BEGIN SOURCE PASSAGE

CNS Infections Flashcards
Acute pyogenic meningitis
o Generally reaches the brain by hematogenous spread; subarachnoid
o Neonates - Escherichia coli, group B streptococci
o Infants & children - Streptococcus pneumoniae
o Adolescents & young adults (mini-epidemics, e.g. military recruits) - Neisseria meningitidis
o Elderly - Streptococcus pneumoniae, Listeria monocytogenes
o Inflammatory process tends to cause the brain destruction, not the organism itself
o Symptoms –> headache, photophobia, irritability, clouding of consciousness, neck stiffness
o CSF = cloudy/purulent, increased pressure, increased neutrophils, increasedprotein, decreased glucose
Brain abscess
Predisposing conditions:
- bacterial endocarditis
- cyanotic congenital heart disease = left to right shunt allows passage of clots
- chronic pulmonary sepsis
Primary causative organisms = strep + staph
Patients present with focal deficits + increased ICP
Treatment = surgery + antibiotics
Pathology –> lesions are discrete with central pus and debris surrounded by a hyperemic margin
- If older –> surrounded by a fibrous collagen capsule + edema
Subdural empyema
Epidural abscess
Subdural empyema –> usually caused by spread of infection from the skull or sinuses
Epidural abscess –> occurs in association with osteomyelitis
- usually occurs in spinal cord –> can compress spinal cord
Mycobacteria in the CNS
o TB meningitis –> classically basilar
o Tuberculoma can also occur
o Potts disease –> vertebral TB osteomyelitis with fracture
Neurosyphillis
o Meningovascular neurosyphilis –> chronic meningitis with obliterative endarteritis and a perivascular plasma cell infiltrate
o Parenchymatous
- -> General paresis of the insane = invasion of the brain by treponemal organisms with brain atrophy and resultant severe dementia
- -> Tabes dorsalis =damage to dorsal root sensory nerves with impaired sensation and absence of deep tendon reflexes
Viral meningoencephalitis
Parenchymal infection of the brain associated with meningeal inflammation
General histologic features of viral infections
- Perivascular and parenchymal mononuclear cell infiltrates
- Microglial nodules
- Neuronophagia
- Sometimes viral inclusions
Arthropod borne viral encephalitis
Responsible for most outbreaks of epidemic viral encephalitis
o Eastern, Western, and Venezuelan equine, Japanese B, California, Murray Valley, and tick borne encephalitis
o Animal hosts and mosquito or tick vectors
o Generalized or focal neurological deficits
HSV
o HSV1 = hemorrhagic encephalitis involving the temporal lobes and orbital gyri of the frontal lobes
–> Most common cause of sporadic encephalitis in immune competent hosts
o HSV2 = severe generalized encephalitis in neonates and immunocompromised patients
CMV
Infections occur in fetuses and immunocompromised patients
o Periventricular necrosis and calcification
o Prominent cytomegalic cells with intranuclear and intracytoplasmic inclusions
Poliomyelitis
o Poliovirus = enterovirus that has been controlled by immunization
o Infects lower motor neurons producing a flaccid paralysis with muscle wasting and hypreflexia
o Post-polio syndrome = late neurologic syndrome characterized by progressive weakness associated with decreased muscle bulk and pain
HIV
o Aseptic meningitis
o Meningoencephalitis –> primary infection; microglial nodules containing multinucleated microglia
o Vacuolar myelopathy –> myelin damage
o Cranial and peripheral neuropathies
o Myopathies –> inflammatory and drug related
o Opportunistic infections
Progressive multifocal leukoencephalopahty
Infection of oligodendrocytes by the JC polyomavirus
o Immunocompetent hosts
o “moth eaten” appearance by gross or whole mount pathology
Microscopically
- demyelination with enlarged, “ground glass” oligodendrocyte nuclei (viral accumulation)

END SOURCE PASSAGE
BEGIN SUPPLIED MATERIAL

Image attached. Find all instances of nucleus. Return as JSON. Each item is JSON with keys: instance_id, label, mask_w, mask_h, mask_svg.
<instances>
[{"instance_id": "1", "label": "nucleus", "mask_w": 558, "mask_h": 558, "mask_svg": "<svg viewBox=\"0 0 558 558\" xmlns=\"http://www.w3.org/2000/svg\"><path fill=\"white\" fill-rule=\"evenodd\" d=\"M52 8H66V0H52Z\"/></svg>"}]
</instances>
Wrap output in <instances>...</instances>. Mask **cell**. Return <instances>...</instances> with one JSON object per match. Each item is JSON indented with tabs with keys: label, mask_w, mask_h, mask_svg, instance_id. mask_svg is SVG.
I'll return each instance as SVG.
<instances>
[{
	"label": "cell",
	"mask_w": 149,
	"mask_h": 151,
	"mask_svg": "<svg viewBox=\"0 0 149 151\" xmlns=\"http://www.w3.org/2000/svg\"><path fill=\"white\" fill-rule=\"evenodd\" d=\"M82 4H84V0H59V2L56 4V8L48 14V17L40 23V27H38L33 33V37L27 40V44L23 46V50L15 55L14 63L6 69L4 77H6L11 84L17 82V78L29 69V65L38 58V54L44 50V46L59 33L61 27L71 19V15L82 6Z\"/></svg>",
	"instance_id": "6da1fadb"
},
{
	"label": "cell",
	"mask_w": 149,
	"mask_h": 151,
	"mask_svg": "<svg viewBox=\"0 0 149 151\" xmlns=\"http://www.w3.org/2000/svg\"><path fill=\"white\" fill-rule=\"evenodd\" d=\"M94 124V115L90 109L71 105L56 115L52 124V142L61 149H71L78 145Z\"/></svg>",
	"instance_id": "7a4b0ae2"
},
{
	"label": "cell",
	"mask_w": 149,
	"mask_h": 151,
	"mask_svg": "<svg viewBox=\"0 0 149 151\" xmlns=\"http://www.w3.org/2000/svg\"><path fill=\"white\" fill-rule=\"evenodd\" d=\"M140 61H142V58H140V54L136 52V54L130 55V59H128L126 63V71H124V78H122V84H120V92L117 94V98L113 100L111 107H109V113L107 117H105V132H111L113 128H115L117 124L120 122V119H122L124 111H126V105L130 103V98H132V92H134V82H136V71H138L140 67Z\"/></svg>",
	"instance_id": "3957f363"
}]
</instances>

END SUPPLIED MATERIAL

# [INSTRUCTIONS TO FOLLOW]
Decide whether each statement agrees with the CNS infections flashcards, and answer yes or no for each with the deciding words quoted from the flashcards.
1. A brain abscess is treated with antibiotics alone.
2. HSV1 is the most common cause of sporadic encephalitis in immune competent hosts.
3. In acute pyogenic meningitis, the CSF shows increased glucose.
Base every answer on the CNS infections flashcards alone.

# [WRITTEN ANSWER]
1. No: "Treatment = surgery + antibiotics"
2. Yes: "Most common cause of sporadic encephalitis in immune competent hosts"
3. No: "decreased glucose"